## WORK TO BE COMPLETED
Both the line containing "Which object, the" and the last line of the listing are included: write out exactly the lines from one to the other.

## EXERCISE DATA
============================================================
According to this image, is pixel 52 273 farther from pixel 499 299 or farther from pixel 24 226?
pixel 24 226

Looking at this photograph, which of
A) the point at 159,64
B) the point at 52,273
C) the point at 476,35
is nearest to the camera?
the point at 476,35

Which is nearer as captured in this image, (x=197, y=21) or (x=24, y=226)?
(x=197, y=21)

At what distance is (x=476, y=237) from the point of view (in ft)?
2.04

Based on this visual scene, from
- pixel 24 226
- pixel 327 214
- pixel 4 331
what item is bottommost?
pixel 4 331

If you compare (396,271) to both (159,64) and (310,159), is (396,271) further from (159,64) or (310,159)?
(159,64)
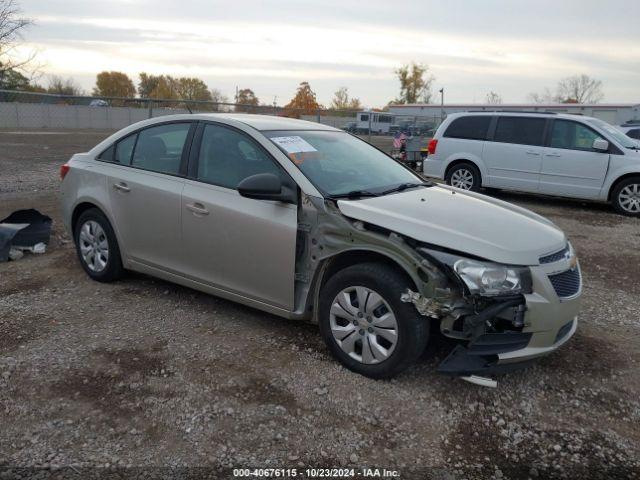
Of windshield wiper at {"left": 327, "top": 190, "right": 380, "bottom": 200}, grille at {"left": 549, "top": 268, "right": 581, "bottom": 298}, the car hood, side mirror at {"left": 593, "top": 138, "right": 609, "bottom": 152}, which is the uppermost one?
side mirror at {"left": 593, "top": 138, "right": 609, "bottom": 152}

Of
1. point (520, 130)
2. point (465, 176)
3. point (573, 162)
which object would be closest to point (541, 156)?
point (573, 162)

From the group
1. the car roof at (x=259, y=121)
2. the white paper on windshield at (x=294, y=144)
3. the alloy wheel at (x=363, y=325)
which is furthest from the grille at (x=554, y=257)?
the car roof at (x=259, y=121)

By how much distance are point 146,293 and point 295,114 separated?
15701 mm

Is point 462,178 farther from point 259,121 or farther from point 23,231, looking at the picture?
point 23,231

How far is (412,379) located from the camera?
3639 mm

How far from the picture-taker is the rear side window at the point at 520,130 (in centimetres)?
1043

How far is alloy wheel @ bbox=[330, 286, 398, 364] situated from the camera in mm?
3451

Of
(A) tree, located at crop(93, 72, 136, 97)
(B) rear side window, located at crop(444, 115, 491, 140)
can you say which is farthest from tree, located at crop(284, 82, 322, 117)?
(B) rear side window, located at crop(444, 115, 491, 140)

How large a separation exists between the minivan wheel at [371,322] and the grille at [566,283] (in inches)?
33.6

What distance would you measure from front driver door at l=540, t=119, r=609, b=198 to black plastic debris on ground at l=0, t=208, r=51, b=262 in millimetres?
8503

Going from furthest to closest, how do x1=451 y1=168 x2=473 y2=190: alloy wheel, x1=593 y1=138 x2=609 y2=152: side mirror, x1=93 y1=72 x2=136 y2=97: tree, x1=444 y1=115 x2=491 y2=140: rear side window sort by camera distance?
x1=93 y1=72 x2=136 y2=97: tree → x1=451 y1=168 x2=473 y2=190: alloy wheel → x1=444 y1=115 x2=491 y2=140: rear side window → x1=593 y1=138 x2=609 y2=152: side mirror

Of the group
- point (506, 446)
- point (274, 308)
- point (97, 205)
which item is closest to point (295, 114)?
point (97, 205)

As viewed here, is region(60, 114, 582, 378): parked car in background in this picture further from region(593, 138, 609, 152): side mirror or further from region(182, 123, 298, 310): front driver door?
region(593, 138, 609, 152): side mirror

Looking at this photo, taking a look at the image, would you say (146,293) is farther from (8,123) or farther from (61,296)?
(8,123)
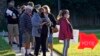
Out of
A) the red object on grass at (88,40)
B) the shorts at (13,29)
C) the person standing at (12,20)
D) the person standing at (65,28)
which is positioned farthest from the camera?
the shorts at (13,29)

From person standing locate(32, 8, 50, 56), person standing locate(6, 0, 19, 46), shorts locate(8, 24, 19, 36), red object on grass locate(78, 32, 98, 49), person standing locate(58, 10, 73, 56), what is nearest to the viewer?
red object on grass locate(78, 32, 98, 49)

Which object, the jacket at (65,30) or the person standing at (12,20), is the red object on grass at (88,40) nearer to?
the jacket at (65,30)

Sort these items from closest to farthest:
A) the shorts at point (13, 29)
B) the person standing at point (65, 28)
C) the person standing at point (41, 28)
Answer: the person standing at point (65, 28) → the person standing at point (41, 28) → the shorts at point (13, 29)

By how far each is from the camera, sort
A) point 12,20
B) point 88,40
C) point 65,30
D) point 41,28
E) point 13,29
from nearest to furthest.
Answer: point 88,40 < point 65,30 < point 41,28 < point 12,20 < point 13,29

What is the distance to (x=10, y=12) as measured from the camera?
69.1ft

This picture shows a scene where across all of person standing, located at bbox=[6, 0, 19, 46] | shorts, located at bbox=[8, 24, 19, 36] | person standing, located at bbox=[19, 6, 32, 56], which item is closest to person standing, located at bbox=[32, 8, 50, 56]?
person standing, located at bbox=[19, 6, 32, 56]

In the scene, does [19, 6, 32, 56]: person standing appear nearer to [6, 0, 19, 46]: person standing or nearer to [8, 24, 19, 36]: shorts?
[6, 0, 19, 46]: person standing

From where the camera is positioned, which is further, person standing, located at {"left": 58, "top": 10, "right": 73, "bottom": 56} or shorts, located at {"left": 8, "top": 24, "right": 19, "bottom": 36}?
shorts, located at {"left": 8, "top": 24, "right": 19, "bottom": 36}

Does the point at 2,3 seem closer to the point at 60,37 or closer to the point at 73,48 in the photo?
the point at 73,48

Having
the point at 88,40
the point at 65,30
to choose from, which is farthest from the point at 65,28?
the point at 88,40

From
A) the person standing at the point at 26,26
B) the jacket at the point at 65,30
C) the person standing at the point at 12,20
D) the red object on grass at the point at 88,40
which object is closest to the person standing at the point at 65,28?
the jacket at the point at 65,30

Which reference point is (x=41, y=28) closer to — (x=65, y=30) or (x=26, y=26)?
(x=26, y=26)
============================================================
## RESULT OF THE TASK
Which object, the jacket at (65,30) or the person standing at (12,20), is the red object on grass at (88,40) nearer to?
the jacket at (65,30)

Sort these items from closest to farthest:
A) the shorts at point (13, 29)
B) the person standing at point (65, 28)
C) the person standing at point (41, 28)
Answer: the person standing at point (65, 28) → the person standing at point (41, 28) → the shorts at point (13, 29)

By how far each is from the camera, sort
A) point 12,20
B) point 88,40
C) point 65,30
D) point 41,28
E) point 13,29
from nearest to furthest.
Answer: point 88,40 < point 65,30 < point 41,28 < point 12,20 < point 13,29

What is the distance to (x=10, y=12) as measured from the camera?
69.1ft

This picture shows a scene where across all of person standing, located at bbox=[6, 0, 19, 46] | shorts, located at bbox=[8, 24, 19, 36] | person standing, located at bbox=[19, 6, 32, 56], which item is closest to person standing, located at bbox=[32, 8, 50, 56]?
person standing, located at bbox=[19, 6, 32, 56]

In the scene, does [19, 6, 32, 56]: person standing appear nearer to [6, 0, 19, 46]: person standing or nearer to [8, 24, 19, 36]: shorts?
[6, 0, 19, 46]: person standing

From where the camera is positioned, which is further, person standing, located at {"left": 58, "top": 10, "right": 73, "bottom": 56} or shorts, located at {"left": 8, "top": 24, "right": 19, "bottom": 36}?
shorts, located at {"left": 8, "top": 24, "right": 19, "bottom": 36}

Does the point at 2,3 seem closer to the point at 60,37 or closer to the point at 73,48 in the photo?
the point at 73,48

Having
the point at 88,40
the point at 65,30
to choose from, which is farthest from the point at 65,28?
the point at 88,40

From
A) the person standing at the point at 26,26
B) the jacket at the point at 65,30
C) the person standing at the point at 12,20
D) the red object on grass at the point at 88,40
which object is closest to the person standing at the point at 65,28?
the jacket at the point at 65,30

Which reference point is (x=41, y=28) closer to — (x=65, y=30) or (x=26, y=26)?
(x=26, y=26)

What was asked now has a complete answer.